Authors: Rutherford Platt*, Gettysburg College, Monica Ogra*, Gettysburg College
Topics: Development, Applied Geography, Remote Sensing
Keywords: India, Himalayas, climate change, local perceptions, adaptation, remote sensing
Session Type: Paper
Presentation File: No File Uploaded
Himalayan communities that primarily depend on rain-fed agriculture are disproportionately vulnerable to the effects of climate change. To initiate appropriate adaptation strategies, communities must have sufficient resources and accurately perceive the changes that are occurring. In this study, we compare perceptions of climate change for the last 20 years (from a survey of 251 households across 16 villages) to climate data obtained from NASA's Global Land Data Assimilation System (GLDAS 2.1) and MODIS Terra Snow Cover data product datasets. We found that a large majority of respondents perceive that rainfall is increasing and that snowfall is decreasing, while a smaller majority perceives an increase in summer temperatures and no change in winter temperatures.
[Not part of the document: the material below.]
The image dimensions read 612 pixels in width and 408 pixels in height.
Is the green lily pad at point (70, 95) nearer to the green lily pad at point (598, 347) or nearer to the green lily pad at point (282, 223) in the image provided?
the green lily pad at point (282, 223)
Agreeing with the perceptions of the majority, the climate data show an increase in summer temperature and winter rainfall. However, the climate data also show an increase in winter temperature, and no change in snowfall, findings which are contrary to the perception of the majority. We did not find a correlation between perceptions of climate change and adaptation to climate change, either current or planned. Although residents had ideas for adaptation strategies, many feel unable to implement them without external support structures. A common adaptation strategy for some involved changing traditional cropping patterns, while risk aversion may inhibit the adoption of new agricultural strategies for others. We propose that communities be involved in identifying the most useful climate data products, and that trained individuals in the government or NGO sector freely disseminate data and provide technical assistance.